Chronique Livre : ÉCORCES VIVES d'Alexandre Lénot sur Quatre Sans Quatre

L'auteur

Alexandre Lenot est un écrivain français. Écorces vives est son premier roman cependant il écrit pour le cinéma, la radio et la télévision.


Extrait :

« LAURENTIN
Chaque matin, le capitaine Laurentin attend patiemment que la lumière du jour daigne se montrer et percer à travers les volets. Plus jeune, il adorait dormir les volets ouverts et se laisser réveiller par les premières lueurs de l’aube, mais Jeanne, qui accordait une grande importance à son sommeil, , détestait ça. Ce fut un des innombrables compromis qui émaillèrent leur vie à deux, c’est-à-dire qu’il se rangea à ses exigences : fermer les volets chaque soir était vite devenu un pli qu’il avait pris et ne perdrait plus jamais.
Il n’a fait d’exception, par distraction, qu’hier. Le téléphone qui ne lui sert jamais et qu’il songe régulièrement à jeter a sonné alors qu’il se brossait les dents. C’était la voix empotée de son enfant, qui butait comme toujours sur les deux syllabes de Papa. C’était la voix empotée de sa fille devenue femme, de la petite blondeur joueuse devenue femme de fer, encline aux regards trempés dans l’acier du ressentiment, aux mots jetés dans le désordre pour faire mal, trouver le défaut de la cuirasse sans vraiment l’oser tout à fait. C’était la voix de cette femme désormais étrangère, venue le trouver jusqu’en son exil pour l’informer du remariage de sa mère. Dehors, c’était le début d’un hiver veule traversé d’averses sans majesté. Dedans, c’était le sentiment amer d’avoir été rejeté, scié comme une branche disgracieuse qui fait trop d’ombre. Il a raccroché. Il a compris dès les premiers mots que c’était du fiel qu’on lui déversait dans l’oreille. » (p. 13 et 14)

LIGNES DE DONNÉES:
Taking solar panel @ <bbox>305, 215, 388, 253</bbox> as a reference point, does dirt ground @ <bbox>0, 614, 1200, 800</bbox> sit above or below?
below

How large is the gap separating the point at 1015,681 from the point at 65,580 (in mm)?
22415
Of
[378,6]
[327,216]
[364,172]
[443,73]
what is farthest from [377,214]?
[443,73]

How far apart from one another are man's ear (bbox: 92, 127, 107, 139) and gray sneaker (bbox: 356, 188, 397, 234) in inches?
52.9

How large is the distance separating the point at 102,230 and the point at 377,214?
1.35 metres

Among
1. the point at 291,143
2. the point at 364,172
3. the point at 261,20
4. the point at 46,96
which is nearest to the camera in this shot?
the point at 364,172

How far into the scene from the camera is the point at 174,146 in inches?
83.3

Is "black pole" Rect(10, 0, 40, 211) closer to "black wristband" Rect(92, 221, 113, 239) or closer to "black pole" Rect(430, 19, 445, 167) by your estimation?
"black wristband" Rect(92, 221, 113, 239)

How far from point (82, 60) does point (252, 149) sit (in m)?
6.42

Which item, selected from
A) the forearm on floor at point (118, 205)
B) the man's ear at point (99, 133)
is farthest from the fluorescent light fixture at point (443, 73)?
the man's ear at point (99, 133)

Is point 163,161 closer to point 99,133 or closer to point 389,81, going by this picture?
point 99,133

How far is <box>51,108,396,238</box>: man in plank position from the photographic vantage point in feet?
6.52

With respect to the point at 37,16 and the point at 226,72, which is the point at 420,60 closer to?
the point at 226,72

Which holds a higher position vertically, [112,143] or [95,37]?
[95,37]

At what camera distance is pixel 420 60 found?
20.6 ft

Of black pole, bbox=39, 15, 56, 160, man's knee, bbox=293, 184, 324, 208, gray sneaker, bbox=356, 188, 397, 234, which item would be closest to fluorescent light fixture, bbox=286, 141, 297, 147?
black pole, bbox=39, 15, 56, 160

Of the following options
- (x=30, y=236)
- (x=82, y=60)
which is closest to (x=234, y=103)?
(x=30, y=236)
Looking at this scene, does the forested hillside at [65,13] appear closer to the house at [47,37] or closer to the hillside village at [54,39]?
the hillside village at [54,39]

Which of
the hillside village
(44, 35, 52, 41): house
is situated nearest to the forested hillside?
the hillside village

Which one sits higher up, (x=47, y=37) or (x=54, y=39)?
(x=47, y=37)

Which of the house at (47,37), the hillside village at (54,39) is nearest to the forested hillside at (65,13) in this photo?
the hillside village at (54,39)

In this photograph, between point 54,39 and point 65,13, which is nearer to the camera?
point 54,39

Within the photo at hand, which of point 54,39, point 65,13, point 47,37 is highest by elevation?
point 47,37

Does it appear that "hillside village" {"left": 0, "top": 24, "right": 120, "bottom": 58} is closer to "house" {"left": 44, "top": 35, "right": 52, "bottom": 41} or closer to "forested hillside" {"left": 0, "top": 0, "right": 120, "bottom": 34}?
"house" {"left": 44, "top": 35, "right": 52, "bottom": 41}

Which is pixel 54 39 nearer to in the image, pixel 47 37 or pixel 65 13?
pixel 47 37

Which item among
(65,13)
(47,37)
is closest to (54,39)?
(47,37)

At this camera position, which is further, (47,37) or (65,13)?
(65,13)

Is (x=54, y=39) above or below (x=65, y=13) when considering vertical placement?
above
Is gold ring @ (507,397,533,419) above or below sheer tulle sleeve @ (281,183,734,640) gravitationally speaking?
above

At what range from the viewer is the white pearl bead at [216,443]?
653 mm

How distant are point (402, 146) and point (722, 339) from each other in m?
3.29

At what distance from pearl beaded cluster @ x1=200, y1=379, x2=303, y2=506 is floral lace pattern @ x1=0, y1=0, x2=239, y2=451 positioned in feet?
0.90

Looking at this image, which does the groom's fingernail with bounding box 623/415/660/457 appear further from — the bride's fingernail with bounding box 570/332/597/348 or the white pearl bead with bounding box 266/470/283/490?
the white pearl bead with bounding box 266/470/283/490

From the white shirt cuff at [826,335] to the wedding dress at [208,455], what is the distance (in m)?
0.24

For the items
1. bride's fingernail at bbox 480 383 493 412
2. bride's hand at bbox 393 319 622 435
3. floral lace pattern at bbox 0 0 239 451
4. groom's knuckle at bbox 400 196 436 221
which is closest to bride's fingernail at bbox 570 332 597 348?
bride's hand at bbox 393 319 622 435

CONSIGNE:
Citez en entier le texte fourni sur le roman Écorces vives, sans rien y modifier. La liste n'a aucun rôle ici.

RÉPONSE:
Chronique Livre : ÉCORCES VIVES d'Alexandre Lénot sur Quatre Sans Quatre

L'auteur

Alexandre Lenot est un écrivain français. Écorces vives est son premier roman cependant il écrit pour le cinéma, la radio et la télévision.


Extrait :

« LAURENTIN
Chaque matin, le capitaine Laurentin attend patiemment que la lumière du jour daigne se montrer et percer à travers les volets. Plus jeune, il adorait dormir les volets ouverts et se laisser réveiller par les premières lueurs de l’aube, mais Jeanne, qui accordait une grande importance à son sommeil, , détestait ça. Ce fut un des innombrables compromis qui émaillèrent leur vie à deux, c’est-à-dire qu’il se rangea à ses exigences : fermer les volets chaque soir était vite devenu un pli qu’il avait pris et ne perdrait plus jamais.
Il n’a fait d’exception, par distraction, qu’hier. Le téléphone qui ne lui sert jamais et qu’il songe régulièrement à jeter a sonné alors qu’il se brossait les dents. C’était la voix empotée de son enfant, qui butait comme toujours sur les deux syllabes de Papa. C’était la voix empotée de sa fille devenue femme, de la petite blondeur joueuse devenue femme de fer, encline aux regards trempés dans l’acier du ressentiment, aux mots jetés dans le désordre pour faire mal, trouver le défaut de la cuirasse sans vraiment l’oser tout à fait. C’était la voix de cette femme désormais étrangère, venue le trouver jusqu’en son exil pour l’informer du remariage de sa mère. Dehors, c’était le début d’un hiver veule traversé d’averses sans majesté. Dedans, c’était le sentiment amer d’avoir été rejeté, scié comme une branche disgracieuse qui fait trop d’ombre. Il a raccroché. Il a compris dès les premiers mots que c’était du fiel qu’on lui déversait dans l’oreille. » (p. 13 et 14)